In January, February and March this year, China's fertiliser exports to Thailand respectively contracted by 34.9%, 1,275% and 68.4% compared with the same periods of 2021. Organic chemical shipments saw year-on-year declines of 44.9%, 31.5% and 43.5% for the same three months.

According to Mr Danucha, those raw materials are key to Thai manufacturing supply chains, especially electrical appliances and components, computers and components, electrical machinery, plastic and chemicals.

"Thai manufacturers in those categories may have to speed up sourcing raw materials from other countries," he said.

Mr Danucha said the Thai manufacturing sector also faces risk factors from soaring energy prices and the baht depreciation, brought about primarily by the war in Ukraine. Trade and economic sanctions against Russia may result in changes to the global trade structure and the relocation of production bases, he said.

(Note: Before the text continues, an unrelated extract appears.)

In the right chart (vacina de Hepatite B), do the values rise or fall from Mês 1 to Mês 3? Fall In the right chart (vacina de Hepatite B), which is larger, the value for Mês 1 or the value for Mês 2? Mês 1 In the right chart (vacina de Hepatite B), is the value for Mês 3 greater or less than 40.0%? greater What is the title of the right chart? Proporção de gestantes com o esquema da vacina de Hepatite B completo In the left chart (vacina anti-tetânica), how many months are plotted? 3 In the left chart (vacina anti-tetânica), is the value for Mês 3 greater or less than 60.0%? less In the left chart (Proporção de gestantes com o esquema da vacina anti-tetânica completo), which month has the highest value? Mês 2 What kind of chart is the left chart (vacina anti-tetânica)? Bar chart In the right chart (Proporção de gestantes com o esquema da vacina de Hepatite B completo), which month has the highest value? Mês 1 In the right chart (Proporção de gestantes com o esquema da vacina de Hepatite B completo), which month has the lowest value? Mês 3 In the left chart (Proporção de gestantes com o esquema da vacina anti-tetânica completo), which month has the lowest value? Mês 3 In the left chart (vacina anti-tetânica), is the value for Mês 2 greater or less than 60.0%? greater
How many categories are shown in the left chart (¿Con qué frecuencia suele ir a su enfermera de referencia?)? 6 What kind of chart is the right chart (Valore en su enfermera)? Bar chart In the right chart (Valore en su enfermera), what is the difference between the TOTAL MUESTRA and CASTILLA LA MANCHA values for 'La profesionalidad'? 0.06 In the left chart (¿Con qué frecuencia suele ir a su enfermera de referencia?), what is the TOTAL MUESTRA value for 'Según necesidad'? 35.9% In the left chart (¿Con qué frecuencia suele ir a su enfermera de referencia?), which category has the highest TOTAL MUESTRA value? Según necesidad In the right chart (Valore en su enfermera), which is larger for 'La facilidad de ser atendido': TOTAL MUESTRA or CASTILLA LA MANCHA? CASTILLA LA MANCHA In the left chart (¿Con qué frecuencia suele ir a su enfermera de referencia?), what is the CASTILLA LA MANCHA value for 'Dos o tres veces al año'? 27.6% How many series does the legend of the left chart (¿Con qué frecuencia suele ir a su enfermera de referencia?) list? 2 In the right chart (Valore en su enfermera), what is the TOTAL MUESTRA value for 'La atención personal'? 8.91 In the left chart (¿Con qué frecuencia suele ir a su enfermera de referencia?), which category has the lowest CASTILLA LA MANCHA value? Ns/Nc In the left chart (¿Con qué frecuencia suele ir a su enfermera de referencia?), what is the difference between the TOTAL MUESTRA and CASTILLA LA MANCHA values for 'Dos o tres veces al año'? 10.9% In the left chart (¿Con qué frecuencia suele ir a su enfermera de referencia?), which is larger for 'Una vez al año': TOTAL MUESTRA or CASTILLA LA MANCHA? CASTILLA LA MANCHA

Mr Danucha said fertiliser businesses may have to bear the brunt of a sharp rise in production costs. In the first quarter this year, the global price of finished nitrogen averaged US$833 per tonne, up 162% year-on-year, which caused the wholesale price of fertiliser in Bangkok to increase to 20,185 baht per tonne, a year-on-year rise of 149%.

The increase in raw material prices has also hit the Thai farm sector.